Basically, the enforcement for MFA in discourse is a toggle. Doesn’t reveal more info than yes or no.

I suspect based on the discourse devs history that they don’t even know what passkeys purpose is and I don’t trust them to behave correctly without TOTP.

I suspect that once enrolled signing in with just username/password will still work without a 2nd factor. Leaving accounts still unsecured. Admittedly I haven’t tested it, but I’m not confident in the discourse devs.

It is also best practice in general to use TOTP or another factor as break glass access when needed.

Id just like to point out btw: BitWarden’s TOTP is now a premium feature… i see when you made the video, so some time in the last 2 weeks, it has been made premium unless you already had premium, which i guess could be the case

My bitwarden is actually vaultwarden hosted in my home.
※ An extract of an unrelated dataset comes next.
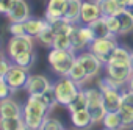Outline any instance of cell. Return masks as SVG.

I would instead recommend keepassXC or something else that’s FOSS

KeePassXC seems way too finicky, i have to login everytime i open the software, and the browser plugin doesnt integrate properly from my experience. It also seems FAR slower as a password manager than any others ive used. it also doesnt seem to support TOTP which would be the reason id need it in the first place…

You mentioned in the other topic that you had a way to hide the site name from something like google authenticator, but i couldnt find that anywhere. could you link that here?

For convenience, i’d recommend the password manager of your mobile os @GGOONNZZ

(imho 1password or keepassxc are better in multiple ways, but thats not relevant for the regular user i think)

Now i get it. It’s not that you’re deciding that passkeys are not regarded as MFA, but discoures backend is probably deciding this. That changes the way i think about the original thread :slight_smile: Sorry for being rude, Vlad :revolving_hearts:

Actually, i’ve been digging and found on their forums that they acknowledge that discourses “force 2fa” does not allow passkeys as 2nd factor. They say this a usability problem and they will eventually fix this.

(nerdy shit for reference)

When the SiteSetting.enforce_second_factor setting is enabled, discord will ask whether current_user.has_any_second_factor_methods_enabled?,

…which is either a totp or security_keys_enabled?,

The latter looks for the users `UserSecurityKey` with `factor_type` = `second_factor``,

but passkeys are of the type first_facotor for legacy reasons. Changing this will be a pain.

So even if you’ve got passkeys, User#has_any_second_factor_methods_enabled? will be false :frowning:

So yeah, enforcing 2FA will for sure need another factor then a passkey, by design.

The moral of the story is probably that everyone should use a password manager :slight_smile:

I think it’s really telling that I didn’t even bother to test it or look it up and could tell discourse fucked up passkey usage.

They do this in a lot of avenues.

I’m sure you read in the thread, that I’m intimately knowledgeable about authentication security.

A lot of the trouble for education is the mixing of terms in trying to explain complex things in a simplified way.

For most people, professionals included passkeys and TOTP are MFA. Which correct, but it would be more accurate to say passkeys are a protocol that wraps a Fido2 credential and MFA.

Most people don’t care about the difference. So explaining passkeys in the context of discourse is additionally stupid because discourse doesn’t use them correctly.